# carpenter looking for work in spain



## Diablo (Jan 19, 2009)

i am a british carpenter with 20 years experience and am looking for carpentry work/boat building. currently working for sunseeker international in the uk and looking for change of scenery. regards Joe.


----------



## jojo (Sep 20, 2007)

Diablo said:


> i am a british carpenter with 20 years experience and am looking for carpentry work/boat building. currently working for sunseeker international in the uk and looking for change of scenery. regards Joe.



I guess your best bet would be to find shipbuilders in Spain and send them your CV. Other than that, the consttruction industry here has all but collapsed. 

In fact I have a friend who is a carpenter and lives here, he goes back to the UK to work when he runs out of money. 

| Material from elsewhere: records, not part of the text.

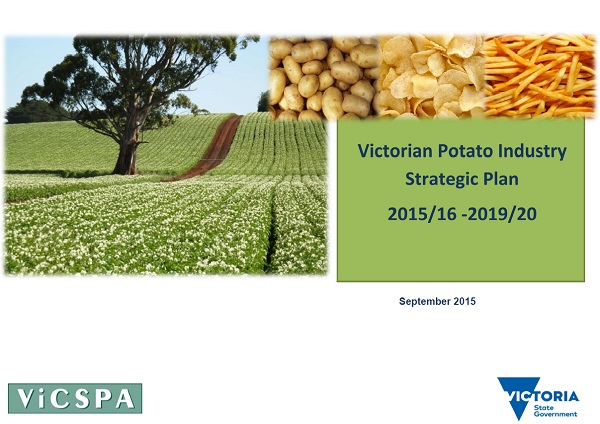 Victorian Potato Industry
Strategic Plan
2015/16 -2019/20

September 2015

ViCSPA

VICTORIA
State
Government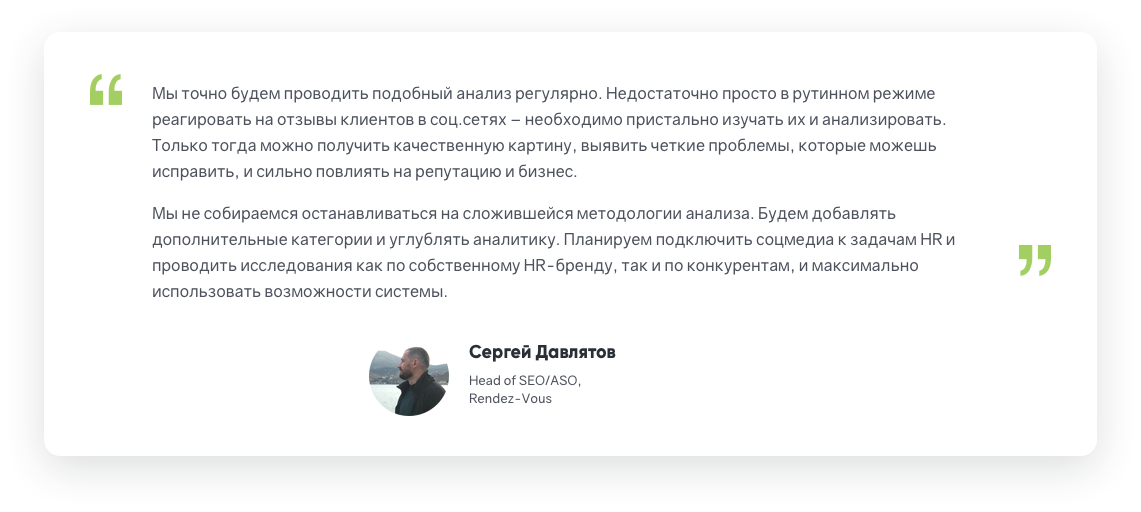 “

Мы точно будем проводить подобный анализ регулярно. Недостаточно просто в рутинном режиме реагировать на отзывы клиентов в соц.сетях – необходимо пристально изучать их и анализировать. Только тогда можно получить качественную картину, выявить четкие проблемы, которые можешь исправить, и сильно повлиять на репутацию и бизнес.

Мы не собираемся останавливаться на сложившейся методологии анализа. Будем добавлять дополнительные категории и углублять аналитику. Планируем подключить соцмедиа к задачам HR и проводить исследования как по собственному HR-бренду, так и по конкурентам, и максимально использовать возможности системы.

”

Сергей Давлятов

Head of SEO/ASO, Rendez-Vous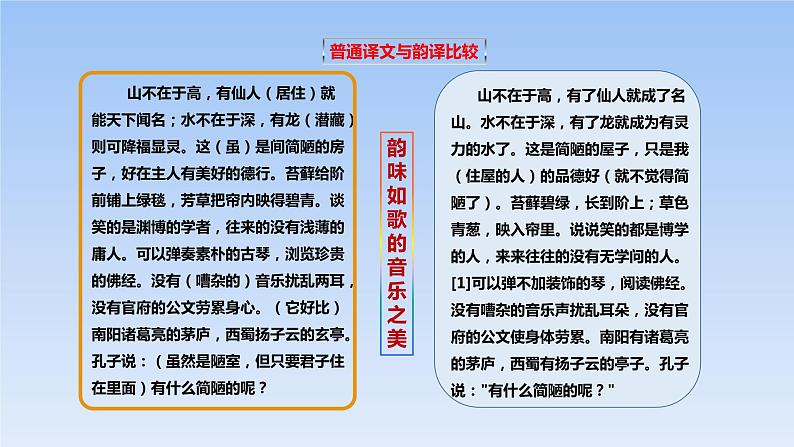 普通译文与韵译比较

山不在于高，有仙人（居住）就能天下闻名；水不在于深，有龙（潜藏）则可降福显灵。这（虽）是间简陋的房子，好在主人有美好的德行。苔藓给阶前铺上绿毯，芳草把帘内映得碧青。谈笑的是渊博的学者，往来的没有浅薄的庸人。可以弹奏素朴的古琴，浏览珍贵的佛经。没有（嘈杂的）音乐扰乱两耳，没有官府的公文劳累身心。（它好比）南阳诸葛亮的茅庐，西蜀扬子云的玄亭。孔子说：（虽然是陋室，但只要君子住在里面）有什么简陋的呢？

韵味如歌的音乐之美

山不在于高，有了仙人就成了名山。水不在于深，有了龙就成为有灵力的水了。这是简陋的屋子，只是我（住屋的人）的品德好（就不觉得简陋了）。苔藓碧绿，长到阶上；草色青葱，映入帘里。说说笑的都是博学的人，来来往往的没有无学问的人。[1]可以弹不加装饰的琴，阅读佛经。没有嘈杂的音乐声扰乱耳朵，没有官府的公文使身体劳累。南阳有诸葛亮的茅庐，西蜀有扬子云的亭子。孔子说："有什么简陋的呢？"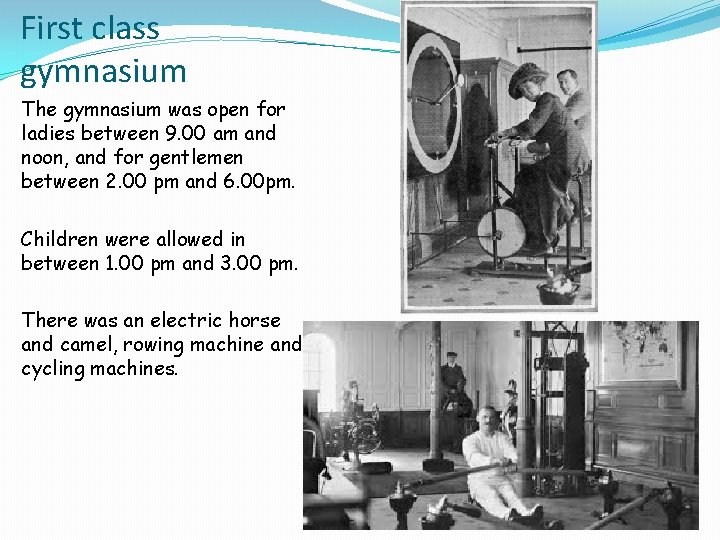 First class gymnasium

The gymnasium was open for ladies between 9.00 am and noon, and for gentlemen between 2.00 pm and 6.00pm.

Children were allowed in between 1.00 pm and 3.00 pm.

There was an electric horse and camel, rowing machine and cycling machines.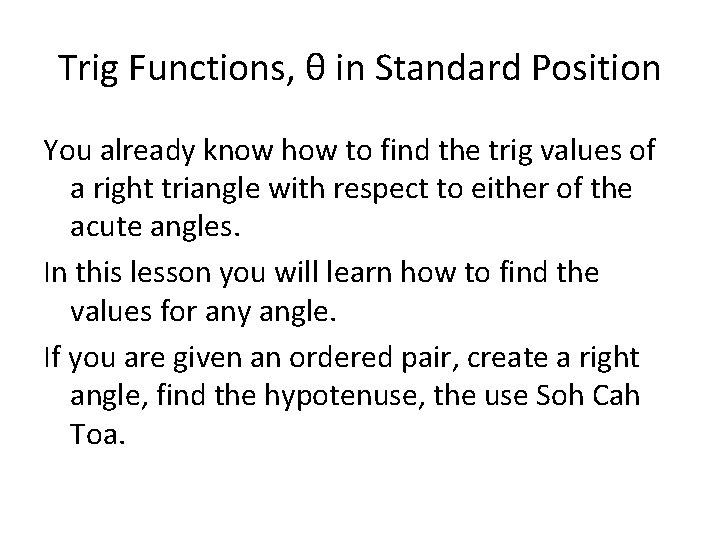 Trig Functions, θ in Standard Position

You already know how to find the trig values of a right triangle with respect to either of the acute angles.

In this lesson you will learn how to find the values for any angle.

If you are given an ordered pair, create a right angle, find the hypotenuse, the use Soh Cah Toa.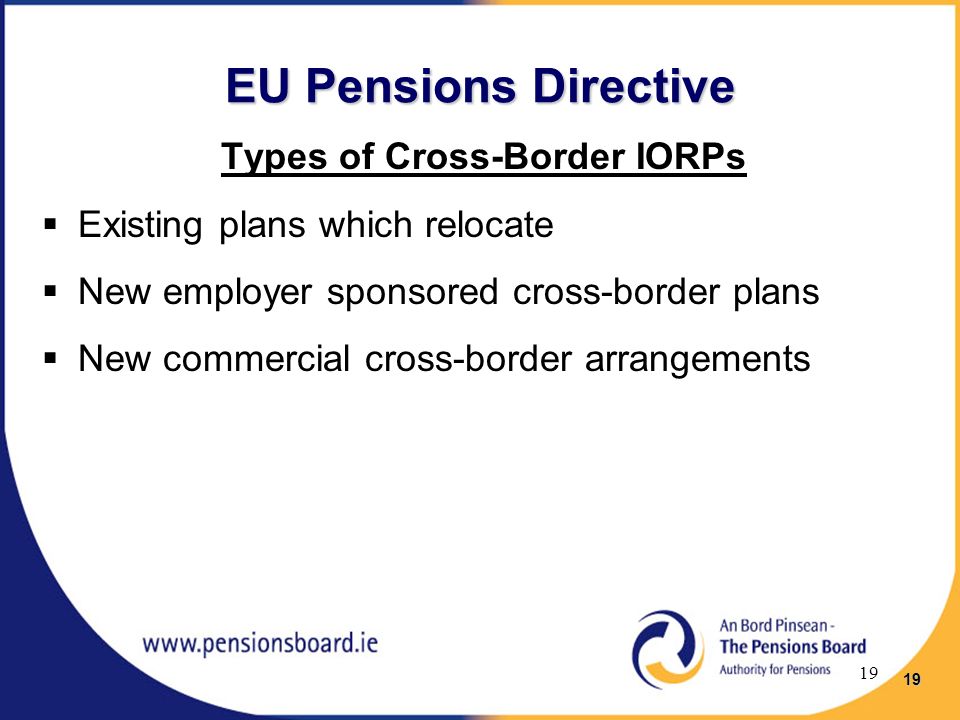 EU Pensions Directive

Types of Cross-Border IORPs

▪ Existing plans which relocate

▪ New employer sponsored cross-border plans

▪ New commercial cross-border arrangements

www.pensionsboard.ie

An Bord Pinsean -
The Pensions Board
Authority for Pensions

19

19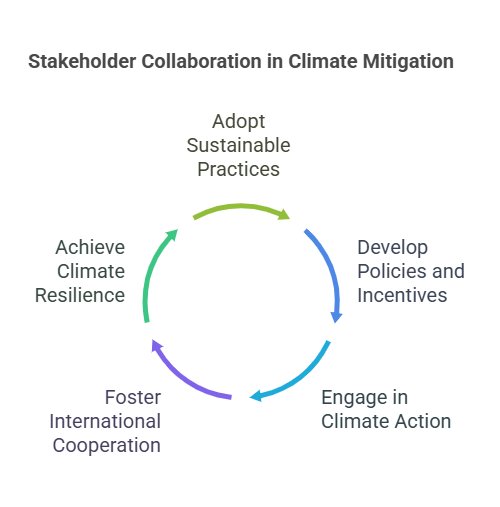 Stakeholder Collaboration in Climate Mitigation

Adopt Sustainable Practices

Develop Policies and Incentives

Engage in Climate Action

Foster International Cooperation

Achieve Climate Resilience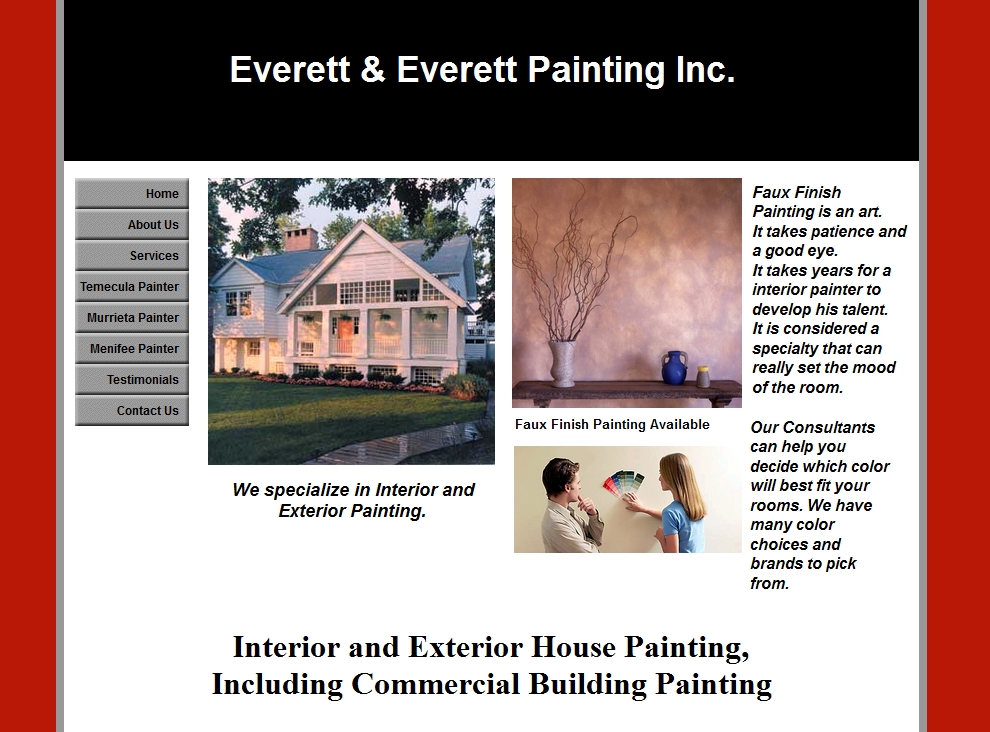 Everett & Everett Painting Inc.

Home

About Us

Services

Temecula Painter

Murrieta Painter

Menifee Painter

Testimonials

Contact Us

We specialize in Interior and Exterior Painting.

Faux Finish Painting Available

Faux Finish Painting is an art. It takes patience and a good eye. It takes years for a interior painter to develop his talent. It is considered a specialty that can really set the mood of the room.

Our Consultants can help you decide which color will best fit your rooms. We have many color choices and brands to pick from.

Interior and Exterior House Painting, Including Commercial Building Painting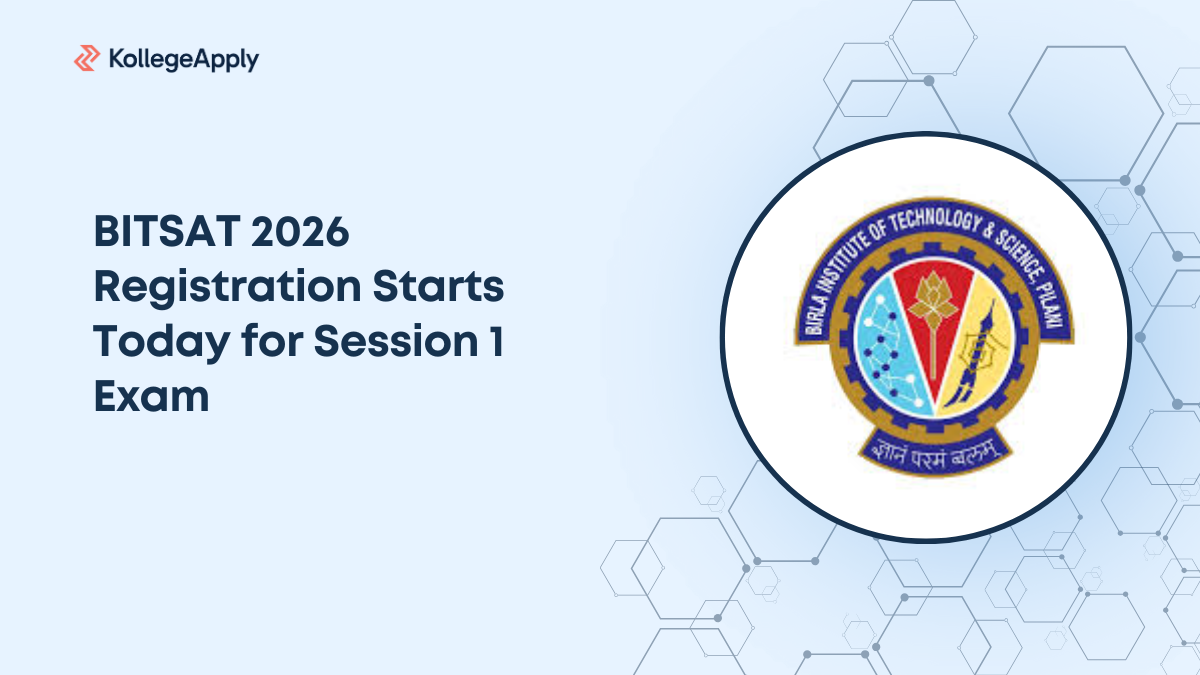 KollegeApply

BITSAT 2026 Registration Starts Today for Session 1 Exam

BIRLA INSTITUTE OF TECHNOLOGY & SCIENCE, PILANI

ज्ञानं परमं बलम्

Sorry, its worse here job wise than the UK. If you dont speak Spanish then its probably even worse than that!?

Jo


----------



## jojo (Sep 20, 2007)

........ but why dont you come out and have a look around, you may find something, or you may just have a nice time looking around and plan something for the future??

Jo


----------



## chris(madrid) (Mar 23, 2008)

Diablo said:


> i am a british carpenter with 20 years experience and am looking for carpentry work/boat building. currently working for sunseeker international in the uk and looking for change of scenery. regards Joe.


Thought of contacting Sunseekers agent? - But what has already been said sadly is VERY true. I know (he's the ex of my wifes oldest schoolfriend) a German "Cabinet Maker" on the coast. 

Despite being here YEARS his Spanish is frankly not great and for ages he lived off German expats. They're leaving in droves. From what I hear he's VERY disillusioned as he's now employed a max of 1/2 days a month. By all means look - but do not trust to hope too much. 

Did see that carpenters are in demand in New Zeeland!


----------